Requirement 1 ->
Reproduce the passage on the Sundarbans study below word for word, starting at "However, the biodiversity" and ending at "Linköping University, Sweden.".

Source extract ->
——————

However, the biodiversity and ecosystem of the world’s largest mangrove forest is still under threat because of the pollution resulted from the increasing urbanisation and industrialisation of the surrounding areas, the scientists warned.
The study, titled “Investigating microplastics and its effects on the ecosystem of the Sunderbans,” is being conducted by the department of chemistry of Dhaka University in collaboration with Linköping University, Sweden.
Prof Nilufar Nahar, chairperson of the department of chemistry, is supervising the research, which is funded by the Ministry of Science and Technology.
The study aims to determine the level of chemical contamination in the forest as no such research has been done before, said Prof Mohammad Shoeb, member of the team conducting the study.
“From what we have found so far, the presence of harmful microplastics is negligible in the Sundarbans,” he told the Dhaka Tribune.

——————

Requirement 2 ->
From the entries that follow, list every line containing the string "snowy", matching case exactly.

——————

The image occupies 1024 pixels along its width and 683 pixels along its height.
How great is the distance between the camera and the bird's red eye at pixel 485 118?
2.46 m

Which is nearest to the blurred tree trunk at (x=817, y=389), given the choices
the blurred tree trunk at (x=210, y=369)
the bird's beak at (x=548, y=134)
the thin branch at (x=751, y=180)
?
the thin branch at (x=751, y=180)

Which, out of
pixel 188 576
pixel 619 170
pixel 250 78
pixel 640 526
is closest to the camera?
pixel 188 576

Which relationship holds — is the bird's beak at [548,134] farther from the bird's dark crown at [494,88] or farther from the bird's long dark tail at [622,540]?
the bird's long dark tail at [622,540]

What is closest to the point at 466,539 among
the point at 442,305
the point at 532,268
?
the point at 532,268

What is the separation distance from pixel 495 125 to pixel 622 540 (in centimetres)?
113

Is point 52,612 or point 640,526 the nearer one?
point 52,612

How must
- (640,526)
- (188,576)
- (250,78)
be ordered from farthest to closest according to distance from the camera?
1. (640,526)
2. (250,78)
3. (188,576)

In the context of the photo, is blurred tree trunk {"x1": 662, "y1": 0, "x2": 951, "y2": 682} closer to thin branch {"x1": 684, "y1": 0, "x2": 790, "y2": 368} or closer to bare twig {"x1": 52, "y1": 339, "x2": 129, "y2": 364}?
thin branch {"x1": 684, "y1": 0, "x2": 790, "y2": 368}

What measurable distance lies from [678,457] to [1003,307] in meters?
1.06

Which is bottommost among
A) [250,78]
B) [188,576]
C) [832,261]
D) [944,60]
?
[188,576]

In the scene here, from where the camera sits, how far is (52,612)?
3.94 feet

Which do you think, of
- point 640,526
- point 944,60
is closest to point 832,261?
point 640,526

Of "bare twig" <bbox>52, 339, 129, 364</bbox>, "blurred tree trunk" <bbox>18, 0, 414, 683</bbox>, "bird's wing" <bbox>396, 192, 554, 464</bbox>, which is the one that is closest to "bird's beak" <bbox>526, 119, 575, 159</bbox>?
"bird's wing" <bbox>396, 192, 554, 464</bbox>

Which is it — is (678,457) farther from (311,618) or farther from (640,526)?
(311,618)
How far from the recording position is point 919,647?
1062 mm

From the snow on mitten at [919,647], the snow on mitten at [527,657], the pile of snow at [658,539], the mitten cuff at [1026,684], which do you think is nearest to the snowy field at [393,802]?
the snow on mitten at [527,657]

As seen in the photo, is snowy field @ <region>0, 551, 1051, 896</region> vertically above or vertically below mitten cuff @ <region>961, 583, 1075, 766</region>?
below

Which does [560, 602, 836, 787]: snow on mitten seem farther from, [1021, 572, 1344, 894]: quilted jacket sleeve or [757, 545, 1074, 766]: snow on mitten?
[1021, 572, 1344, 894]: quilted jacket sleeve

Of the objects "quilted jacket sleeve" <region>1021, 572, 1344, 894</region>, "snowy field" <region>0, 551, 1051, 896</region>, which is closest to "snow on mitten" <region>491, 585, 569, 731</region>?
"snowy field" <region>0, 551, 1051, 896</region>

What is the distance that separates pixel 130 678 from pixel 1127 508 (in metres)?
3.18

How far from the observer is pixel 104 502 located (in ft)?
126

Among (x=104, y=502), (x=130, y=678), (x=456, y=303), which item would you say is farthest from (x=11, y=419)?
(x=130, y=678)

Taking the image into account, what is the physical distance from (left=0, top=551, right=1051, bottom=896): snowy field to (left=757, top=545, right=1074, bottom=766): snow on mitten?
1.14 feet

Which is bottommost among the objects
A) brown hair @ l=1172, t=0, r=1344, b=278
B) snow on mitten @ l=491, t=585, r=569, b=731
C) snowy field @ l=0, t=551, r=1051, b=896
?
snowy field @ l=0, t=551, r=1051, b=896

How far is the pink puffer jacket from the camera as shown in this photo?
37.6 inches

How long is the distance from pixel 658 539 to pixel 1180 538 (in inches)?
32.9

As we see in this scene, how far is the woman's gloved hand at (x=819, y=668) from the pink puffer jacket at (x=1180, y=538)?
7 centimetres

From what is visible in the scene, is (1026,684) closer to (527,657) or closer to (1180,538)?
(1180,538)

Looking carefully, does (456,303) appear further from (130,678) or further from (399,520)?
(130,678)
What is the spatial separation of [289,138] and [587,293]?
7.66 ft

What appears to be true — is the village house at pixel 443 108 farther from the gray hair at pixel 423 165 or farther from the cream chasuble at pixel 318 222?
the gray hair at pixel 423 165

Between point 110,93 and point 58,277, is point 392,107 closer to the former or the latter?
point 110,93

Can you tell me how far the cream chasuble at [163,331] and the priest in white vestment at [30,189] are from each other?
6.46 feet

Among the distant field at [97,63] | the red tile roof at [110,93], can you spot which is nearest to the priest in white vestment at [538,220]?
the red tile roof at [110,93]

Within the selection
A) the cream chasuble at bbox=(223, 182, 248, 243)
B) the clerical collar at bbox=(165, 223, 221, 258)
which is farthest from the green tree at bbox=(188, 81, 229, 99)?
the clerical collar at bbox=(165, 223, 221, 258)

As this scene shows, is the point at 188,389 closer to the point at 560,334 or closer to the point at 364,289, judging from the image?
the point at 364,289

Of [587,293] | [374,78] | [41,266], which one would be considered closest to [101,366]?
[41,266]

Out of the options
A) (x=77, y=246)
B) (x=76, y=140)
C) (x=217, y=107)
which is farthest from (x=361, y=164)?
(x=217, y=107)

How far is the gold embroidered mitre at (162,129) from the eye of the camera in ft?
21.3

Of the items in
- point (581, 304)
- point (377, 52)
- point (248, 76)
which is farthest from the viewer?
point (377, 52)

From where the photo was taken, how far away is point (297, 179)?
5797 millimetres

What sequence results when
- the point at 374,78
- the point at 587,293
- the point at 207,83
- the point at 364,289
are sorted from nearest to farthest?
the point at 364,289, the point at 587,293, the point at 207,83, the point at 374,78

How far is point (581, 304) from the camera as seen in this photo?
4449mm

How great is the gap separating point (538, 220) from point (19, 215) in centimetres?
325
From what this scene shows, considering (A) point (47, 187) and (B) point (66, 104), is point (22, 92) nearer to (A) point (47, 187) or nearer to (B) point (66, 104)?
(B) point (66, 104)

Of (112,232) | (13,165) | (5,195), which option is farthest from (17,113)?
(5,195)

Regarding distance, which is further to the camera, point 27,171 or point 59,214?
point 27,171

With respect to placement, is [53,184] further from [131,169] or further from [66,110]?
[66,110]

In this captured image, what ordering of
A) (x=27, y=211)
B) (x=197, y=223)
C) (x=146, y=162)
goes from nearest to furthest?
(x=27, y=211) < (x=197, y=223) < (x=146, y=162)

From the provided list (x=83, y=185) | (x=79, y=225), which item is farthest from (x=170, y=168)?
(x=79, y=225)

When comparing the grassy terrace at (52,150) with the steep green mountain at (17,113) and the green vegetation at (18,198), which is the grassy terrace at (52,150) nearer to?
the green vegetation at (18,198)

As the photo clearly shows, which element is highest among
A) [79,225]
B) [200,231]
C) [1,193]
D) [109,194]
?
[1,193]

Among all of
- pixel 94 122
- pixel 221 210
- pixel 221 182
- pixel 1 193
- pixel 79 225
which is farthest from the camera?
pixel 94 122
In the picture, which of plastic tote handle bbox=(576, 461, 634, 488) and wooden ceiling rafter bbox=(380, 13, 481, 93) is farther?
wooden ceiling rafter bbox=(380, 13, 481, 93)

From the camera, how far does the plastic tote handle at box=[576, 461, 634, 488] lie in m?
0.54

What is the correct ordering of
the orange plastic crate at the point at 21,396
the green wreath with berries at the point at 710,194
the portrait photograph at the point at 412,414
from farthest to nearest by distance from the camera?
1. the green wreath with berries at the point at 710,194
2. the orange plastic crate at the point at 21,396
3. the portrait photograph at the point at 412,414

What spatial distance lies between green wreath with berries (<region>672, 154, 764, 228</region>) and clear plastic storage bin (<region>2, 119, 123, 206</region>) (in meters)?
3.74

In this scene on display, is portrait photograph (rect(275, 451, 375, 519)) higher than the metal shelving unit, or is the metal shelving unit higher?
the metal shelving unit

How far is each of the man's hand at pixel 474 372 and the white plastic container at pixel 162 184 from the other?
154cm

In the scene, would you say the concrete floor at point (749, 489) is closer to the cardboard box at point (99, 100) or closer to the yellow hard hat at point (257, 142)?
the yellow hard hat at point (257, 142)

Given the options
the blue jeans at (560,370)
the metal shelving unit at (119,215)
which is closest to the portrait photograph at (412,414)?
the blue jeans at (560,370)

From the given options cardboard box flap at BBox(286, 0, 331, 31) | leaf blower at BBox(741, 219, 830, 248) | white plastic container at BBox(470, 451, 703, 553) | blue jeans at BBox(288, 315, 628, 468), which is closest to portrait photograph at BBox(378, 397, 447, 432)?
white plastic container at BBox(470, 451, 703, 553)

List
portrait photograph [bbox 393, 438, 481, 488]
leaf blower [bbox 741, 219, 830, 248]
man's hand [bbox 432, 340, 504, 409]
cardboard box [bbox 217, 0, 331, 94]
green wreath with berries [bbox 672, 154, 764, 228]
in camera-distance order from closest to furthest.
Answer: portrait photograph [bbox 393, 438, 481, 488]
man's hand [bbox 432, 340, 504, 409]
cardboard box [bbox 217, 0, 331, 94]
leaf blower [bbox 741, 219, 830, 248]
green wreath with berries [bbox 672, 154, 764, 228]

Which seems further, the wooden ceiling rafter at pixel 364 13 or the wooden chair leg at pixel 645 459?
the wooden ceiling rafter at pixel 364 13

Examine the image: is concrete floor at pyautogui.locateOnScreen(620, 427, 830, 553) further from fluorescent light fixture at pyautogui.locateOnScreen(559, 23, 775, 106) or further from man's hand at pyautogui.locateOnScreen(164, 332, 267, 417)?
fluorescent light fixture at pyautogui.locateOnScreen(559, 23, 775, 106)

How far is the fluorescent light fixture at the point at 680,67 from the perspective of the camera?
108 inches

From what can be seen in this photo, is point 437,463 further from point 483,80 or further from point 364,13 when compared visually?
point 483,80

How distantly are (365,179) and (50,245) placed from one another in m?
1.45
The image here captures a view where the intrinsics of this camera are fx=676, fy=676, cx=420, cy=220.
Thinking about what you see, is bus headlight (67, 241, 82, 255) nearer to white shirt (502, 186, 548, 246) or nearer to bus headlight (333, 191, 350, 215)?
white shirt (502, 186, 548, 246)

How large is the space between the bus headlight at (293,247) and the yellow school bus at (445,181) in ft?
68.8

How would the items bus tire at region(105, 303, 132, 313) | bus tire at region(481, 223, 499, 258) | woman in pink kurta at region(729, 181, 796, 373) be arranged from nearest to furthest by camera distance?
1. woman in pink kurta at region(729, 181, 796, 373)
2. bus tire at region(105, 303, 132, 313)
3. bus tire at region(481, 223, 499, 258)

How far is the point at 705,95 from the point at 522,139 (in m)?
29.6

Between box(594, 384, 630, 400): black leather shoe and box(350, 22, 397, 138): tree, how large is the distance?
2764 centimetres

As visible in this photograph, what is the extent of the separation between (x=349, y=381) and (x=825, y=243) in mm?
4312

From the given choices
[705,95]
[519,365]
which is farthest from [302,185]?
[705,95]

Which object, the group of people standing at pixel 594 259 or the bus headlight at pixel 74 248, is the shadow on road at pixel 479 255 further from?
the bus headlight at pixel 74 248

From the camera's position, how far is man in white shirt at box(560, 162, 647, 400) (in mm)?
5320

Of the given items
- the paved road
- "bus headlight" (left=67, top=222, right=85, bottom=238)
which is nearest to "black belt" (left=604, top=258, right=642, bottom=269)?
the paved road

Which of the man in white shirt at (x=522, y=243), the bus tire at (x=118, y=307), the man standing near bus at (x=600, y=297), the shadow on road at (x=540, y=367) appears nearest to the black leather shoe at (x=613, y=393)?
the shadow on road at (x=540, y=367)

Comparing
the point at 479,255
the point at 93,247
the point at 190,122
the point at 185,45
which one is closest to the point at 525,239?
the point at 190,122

——————

Correct response 1 ->
However, the biodiversity and ecosystem of the world’s largest mangrove forest is still under threat because of the pollution resulted from the increasing urbanisation and industrialisation of the surrounding areas, the scientists warned.
The study, titled “Investigating microplastics and its effects on the ecosystem of the Sunderbans,” is being conducted by the department of chemistry of Dhaka University in collaboration with Linköping University, Sweden.

Correct response 2 ->
From the snow on mitten at [919,647], the snow on mitten at [527,657], the pile of snow at [658,539], the mitten cuff at [1026,684], which do you think is nearest to the snowy field at [393,802]?
As seen in the photo, is snowy field @ <region>0, 551, 1051, 896</region> vertically above or vertically below mitten cuff @ <region>961, 583, 1075, 766</region>?
Of the objects "quilted jacket sleeve" <region>1021, 572, 1344, 894</region>, "snowy field" <region>0, 551, 1051, 896</region>, which is closest to "snow on mitten" <region>491, 585, 569, 731</region>?
"snowy field" <region>0, 551, 1051, 896</region>
Taking the image into account, what is the physical distance from (left=0, top=551, right=1051, bottom=896): snowy field to (left=757, top=545, right=1074, bottom=766): snow on mitten?
C) snowy field @ l=0, t=551, r=1051, b=896
snowy field @ l=0, t=551, r=1051, b=896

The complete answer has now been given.